··· Selection

ICPSR: The 1990s
The following text was excerpted from a personal history written by Erik W. Austin, whose career at ICPSR lasted 41 years and included service as interim executive director. Austin says: "I have written these pages from my recall of events and developments described below. These recollections are my own, and do not reflect 'official' institutional history. Admittedly, some aspects of the consortium's programs and activities will be slighted due to my tangential involvement in them. Contemporary survey data developments, the details of computational matters, and the Summer Program are three such areas that won't get as much ink as they undoubtedly deserve."
Richard Rockwell, ICPSR
executive director from
1991 to 2000
In 1990, Jerry Clubb announced his intention to step down from his position as Executive Director the following year. A search committee (the first in Consortium history)i was formed to seek Clubb's replacement; Council participated in the search process from the beginning. Several dozen applications were received for the position, were reviewed by the search committee, and a set of four finalistsii was chosen for on-site interviews. Three of the four finalists were from outside the University of Michigan, with the fourth being former ICPSR senior staff member Mike Traugott. The four candidates brought in for interviews in the Spring of 1991 were Kenneth Bollen (Sociology, University of North Carolina), Mike Traugott, Barbara Heyns (Sociology, NYU), and Richard Rockwell (Sociology, Social Science Research Council). Each of the candidates met with the search committee, with CPS and ISR scientists, and with ICPSR staff, and gave presentations on their research interests as well as on ICPSR and its future. After the interviews were completed, and as required in their charge, the search committee forwarded to CPS and the Council an unranked list of candidates deemed best qualified. This list had three names on it. After some discussions with Council chair Michael Baer (Political Science and Provost, Northeastern University), CPS Director Jacobson in May of 1991 selected Richard Rockwell to replace Jerry Clubb. Rockwell took office in September of 1991, beginning his mandated five-year term as the fourth Executive Director of ICPSR. (Jerry Clubb subsequently retired from the University of Michigan, and moved to the state of Washington, where he and his wife had grown up.)
Technological change dominated the decade of the 1990s for ICPSR. Its pace was frantic for the staff as well as for the Consortium's constituents. At the beginning of the decade we proudly announced the availability of data on diskettes, then on cartridge tapes, followed by CD-ROMs. We experimented with FTP file transfers, and acquired an optical disk "jukebox" on which to store the majority of our holdings. All of these technologies were being dabbled in by businesses and universities, and ICPSR was neither ahead nor very far behind the curve of trying out these technologies. Each of them was relatively short-lived in the first half of the decade. (We never utilized the optical disk jukebox, as its retrieval speed proved too slow for the volume of data that was certain to be requested of it.)
Erik Austin, who retired in 2006 after 41 years at ICPSR, talks about technological changes at the Consortium over the years.
In mid-decade, the Internet and World Wide Web took off like a rocket. ICPSR's first website was developed in 1994. It was designed by one of NACJD's data processors, who taught himself to write the code that stored, displayed, and delivered text on a website. Delivery of data via the website quickly became the preferred mode for scholars to access and download Consortium data files.

······

What to do:
1 - Set down everything in the ICPSR history from "In mid-decade, the" down to "Consortium data files.", word for word.
2 - Take the ICPSR history further, starting right after its final sentence.

··· Information shown

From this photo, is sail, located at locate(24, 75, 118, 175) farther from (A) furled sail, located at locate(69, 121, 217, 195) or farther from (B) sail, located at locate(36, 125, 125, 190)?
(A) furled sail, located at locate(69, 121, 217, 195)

······

Task answers:
1 -
In mid-decade, the Internet and World Wide Web took off like a rocket. ICPSR's first website was developed in 1994. It was designed by one of NACJD's data processors, who taught himself to write the code that stored, displayed, and delivered text on a website. Delivery of data via the website quickly became the preferred mode for scholars to access and download Consortium data files.

2 -
The ICPSR website in 1997
ICPSR continued its popular service as a provider of decennial US Census data as the products from the 1990 Census became available. Benefiting from a Joint Statistical Agreement with the Census Bureau, and with funding support from grants awarded by the National Science Foundation, the National Institute for Child Health and Human Development, and the National Institute on Aging (along with funds from member dues), the staff acquired all major files from that Census and offered them to member institutions without charge. The result was a great expansion in the amount of data acquired, processed, and supplied from 1991 through the middle of the decade. This phenomenon was likened to a "pig in a python"iii by Richard Rockwell, as the massive number of 1990 Census data files worked its way through our system and out into the hands of the research community. The Summer Training programs of 1991-1993 featured heavily subscribed one-week workshops on the 1990 Census products and how to use them.
An old friend returned to the halls of ICPSR in 1992. This was the Executive Directorship of the Social Science History Association (SSHA). The holder of this position, Howard Allen of Southern Illinois University, was forced to step down for health reasons, and SSHA president Stanley Engerman asked me to fill out the rest of Allen's term. With support (financial and intellectual) from ICPSR Executive Director Richard Rockwell, I agreed to take the position. ICPSR thus returned to its initial role of being the main institutional source of support for this academic professional association. I was subsequently elected and re-elected to the position three times, and served in that capacity from 1992-2006.
From left, Executive Director Richard Rockwell and ICPSR Council Members William Flanigan and Franklin Wilson at the June 1992 Council meeting.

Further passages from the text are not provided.